#### LIST OF TASKS
a - According to the article on China's tourist blacklist, how long will offenders remain blacklisted?
b - Reproduce the part of the article on China's tourist blacklist that opens with the words containing "But a few Chinese" and closes with "over the world.".

#### SELECTED PASSAGE
China has decided to create a ‘blacklist’ for tourist behaving badly overseas. The country’s National Tourism Administration (NTA) will maintain a database on travellers who commit offense, with their names passed onto police, customs officials and even banks.

Tourists who act anti-socially on public transport, damaging private or public property, disrespecting local customs, sabotaging historical exhibits or engaging in gambling or pornographic activities will be included in the blacklist for their obnoxious tourist behavior.

Offenders will be blacklisted for two years. With the boom of the middle class in China there has been a great deal of economic rise. The middle class was in complete isolation in the last century is now hungry for foreign travel.

Tourists from China took around 100 million outbound trips in 2014 which include trips to Hong King, Macau and Taiwan.

But a few Chinese tourists abroad have left the officials at home feeling embarrassed. Incidents like drying underwear in an airport, defecating in public and kicking a bell at a temple in Thailand have made Chinese officials thoroughly embarrassed with their own tourists.

Other incidents like opening emergency gates and throwing boiling noodles on cabin crew have all lead to outrage and defamation for China. The 2013 incidents where a tourist wrote his name on ancient carving in Egypt also sparked uproar from all over the world.

A 64 pages “Guidebook for Civilized Tourism” was issued in 2013 for Chinese tourists where simple behavioral guidelines were written for tourists like they should not pick their nose in public, pee in pools or steal airplane life jackets.

Being the biggest spenders, with spending capacity that has exceeded the Germans and the US tourists, Chinese travellers spent $102 billion overseas in 2012 according to a report by UNWTO.

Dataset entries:
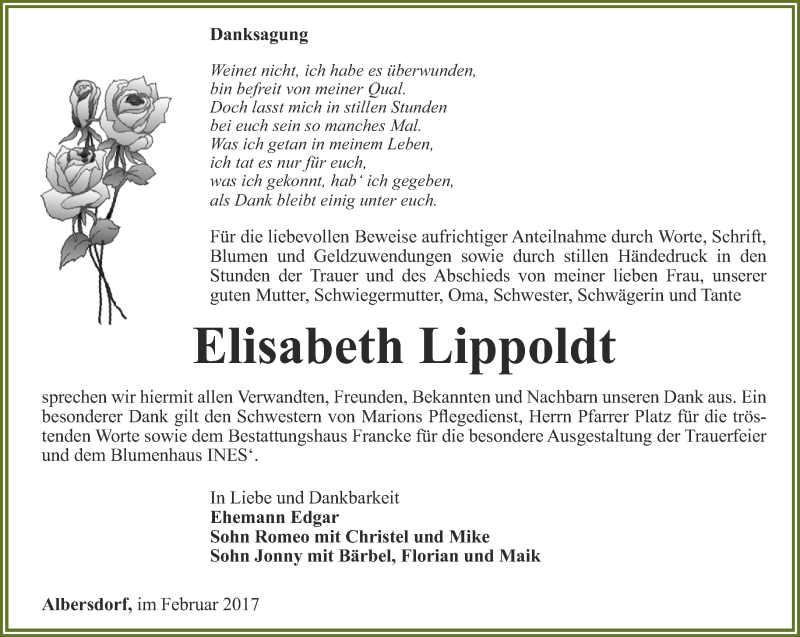 Danksagung

Weinet nicht, ich habe es überwunden,
bin befreit von meiner Qual.
Doch lasst mich in stillen Stunden
bei euch sein so manches Mal.
Was ich getan in meinem Leben,
ich tat es nur für euch,
was ich gekonnt, hab‘ ich gegeben,
als Dank bleibt einig unter euch.

Für die liebevollen Beweise aufrichtiger Anteilnahme durch Worte, Schrift, Blumen und Geldzuwendungen sowie durch stillen Händedruck in den Stunden der Trauer und des Abschieds von meiner lieben Frau, unserer guten Mutter, Schwiegermutter, Oma, Schwester, Schwägerin und Tante

Elisabeth Lippoldt

sprechen wir hiermit allen Verwandten, Freunden, Bekannten und Nachbarn unseren Dank aus. Ein besonderer Dank gilt den Schwestern von Marions Pflegedienst, Herrn Pfarrer Platz für die tröstenden Worte sowie dem Bestattungshaus Francke für die besondere Ausgestaltung der Trauerfeier und dem Blumenhaus INES‘.

In Liebe und Dankbarkeit
Ehemann Edgar
Sohn Romeo mit Christel und Mike
Sohn Jonny mit Bärbel, Florian und Maik

Albersdorf, im Februar 2017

#### ANSWERS
a - Two years.

b -
But a few Chinese tourists abroad have left the officials at home feeling embarrassed. Incidents like drying underwear in an airport, defecating in public and kicking a bell at a temple in Thailand have made Chinese officials thoroughly embarrassed with their own tourists.

Other incidents like opening emergency gates and throwing boiling noodles on cabin crew have all lead to outrage and defamation for China. The 2013 incidents where a tourist wrote his name on ancient carving in Egypt also sparked uproar from all over the world.